§ SET TASK: Copy only the lines between the one containing "At what distance" and the end of the records, both included, leaving out pictures.

Entries on spatial positioning:

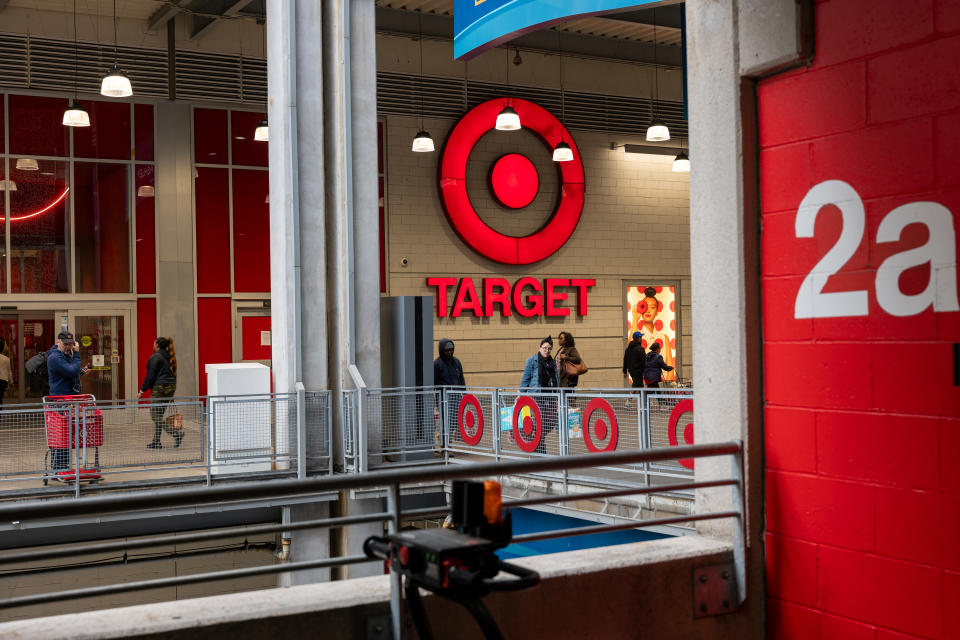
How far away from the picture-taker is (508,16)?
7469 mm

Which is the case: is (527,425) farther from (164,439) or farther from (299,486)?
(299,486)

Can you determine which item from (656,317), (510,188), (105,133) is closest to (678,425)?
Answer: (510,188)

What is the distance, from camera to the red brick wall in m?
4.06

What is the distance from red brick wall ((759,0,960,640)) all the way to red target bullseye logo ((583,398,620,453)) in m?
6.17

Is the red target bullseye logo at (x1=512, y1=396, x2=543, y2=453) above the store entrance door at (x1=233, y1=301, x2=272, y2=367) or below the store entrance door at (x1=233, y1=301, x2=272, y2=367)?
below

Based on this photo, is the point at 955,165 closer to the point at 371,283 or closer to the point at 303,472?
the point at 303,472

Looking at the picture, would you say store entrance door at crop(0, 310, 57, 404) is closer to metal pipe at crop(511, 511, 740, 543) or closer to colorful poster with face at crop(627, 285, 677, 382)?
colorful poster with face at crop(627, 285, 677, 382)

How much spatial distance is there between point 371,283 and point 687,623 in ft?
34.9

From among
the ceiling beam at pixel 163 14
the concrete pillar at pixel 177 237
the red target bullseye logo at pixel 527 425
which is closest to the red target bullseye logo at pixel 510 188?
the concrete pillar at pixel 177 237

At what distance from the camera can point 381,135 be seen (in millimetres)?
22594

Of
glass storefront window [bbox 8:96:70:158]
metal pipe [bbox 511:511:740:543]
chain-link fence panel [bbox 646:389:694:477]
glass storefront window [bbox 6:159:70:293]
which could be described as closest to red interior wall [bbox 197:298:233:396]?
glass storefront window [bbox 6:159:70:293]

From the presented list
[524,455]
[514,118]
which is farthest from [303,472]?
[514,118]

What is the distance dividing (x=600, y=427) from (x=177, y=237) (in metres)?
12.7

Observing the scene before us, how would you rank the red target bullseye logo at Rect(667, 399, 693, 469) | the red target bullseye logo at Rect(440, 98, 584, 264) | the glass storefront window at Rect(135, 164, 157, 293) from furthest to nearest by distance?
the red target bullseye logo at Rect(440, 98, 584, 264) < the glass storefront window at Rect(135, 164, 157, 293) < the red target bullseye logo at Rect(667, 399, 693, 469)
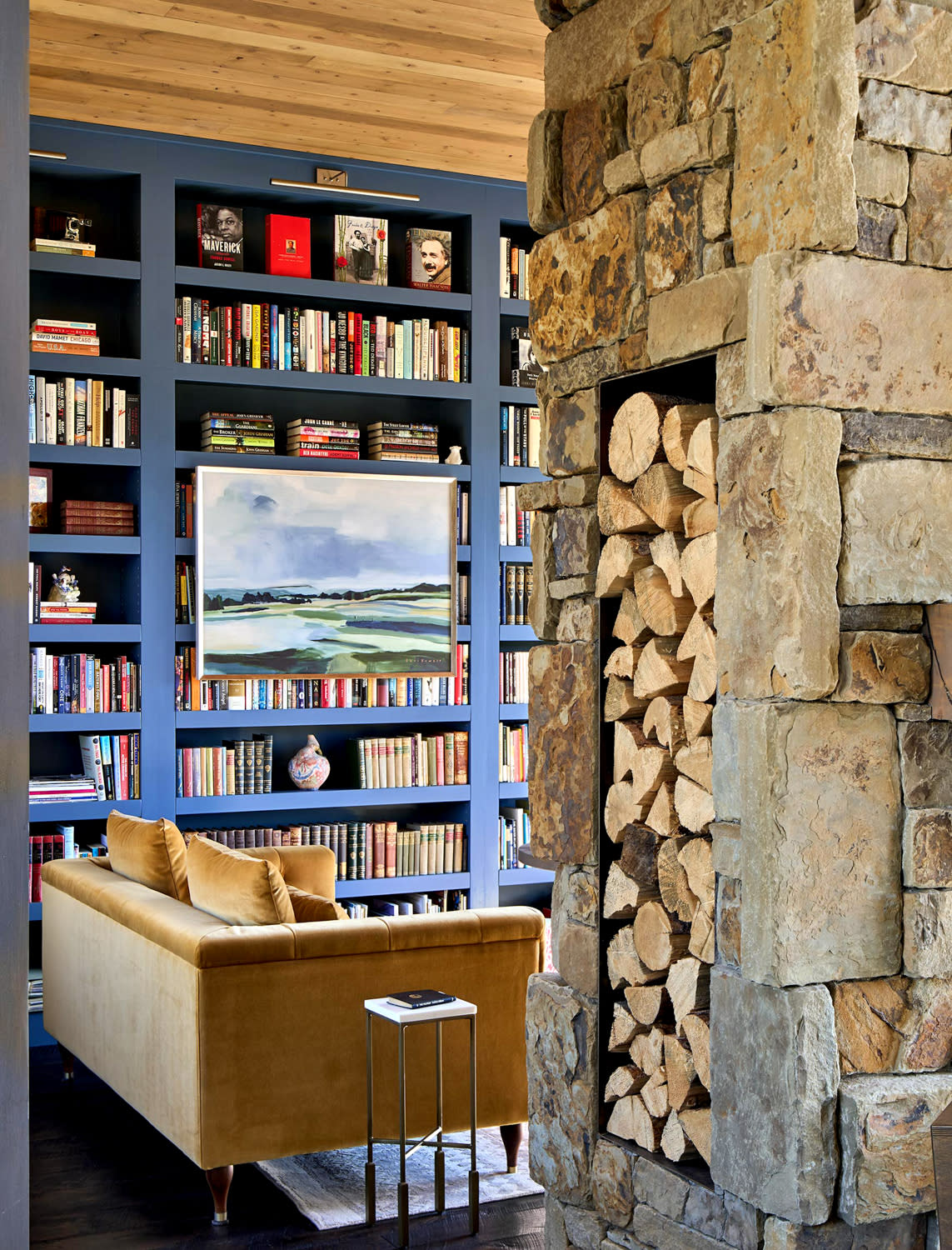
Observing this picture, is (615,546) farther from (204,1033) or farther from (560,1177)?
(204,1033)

§ REPLY TO THE TASK:
At what distance from the camera can point 381,135 be seen (in millimetres)?
22594

Of
glass storefront window [bbox 8:96:70:158]
metal pipe [bbox 511:511:740:543]
chain-link fence panel [bbox 646:389:694:477]
glass storefront window [bbox 6:159:70:293]
which could be described as closest to red interior wall [bbox 197:298:233:396]?
glass storefront window [bbox 6:159:70:293]

From the presented list
[524,455]
[514,118]
which is farthest from [303,472]?
[514,118]

What is the distance dividing (x=600, y=427) from (x=177, y=237) (in metres)?
12.7

Observing the scene before us, how would you rank the red target bullseye logo at Rect(667, 399, 693, 469) | the red target bullseye logo at Rect(440, 98, 584, 264) | the glass storefront window at Rect(135, 164, 157, 293) from furthest to nearest by distance?
the red target bullseye logo at Rect(440, 98, 584, 264) < the glass storefront window at Rect(135, 164, 157, 293) < the red target bullseye logo at Rect(667, 399, 693, 469)
Observing this picture, is (615,546) farther from (204,1033) or farther from (560,1177)?
(204,1033)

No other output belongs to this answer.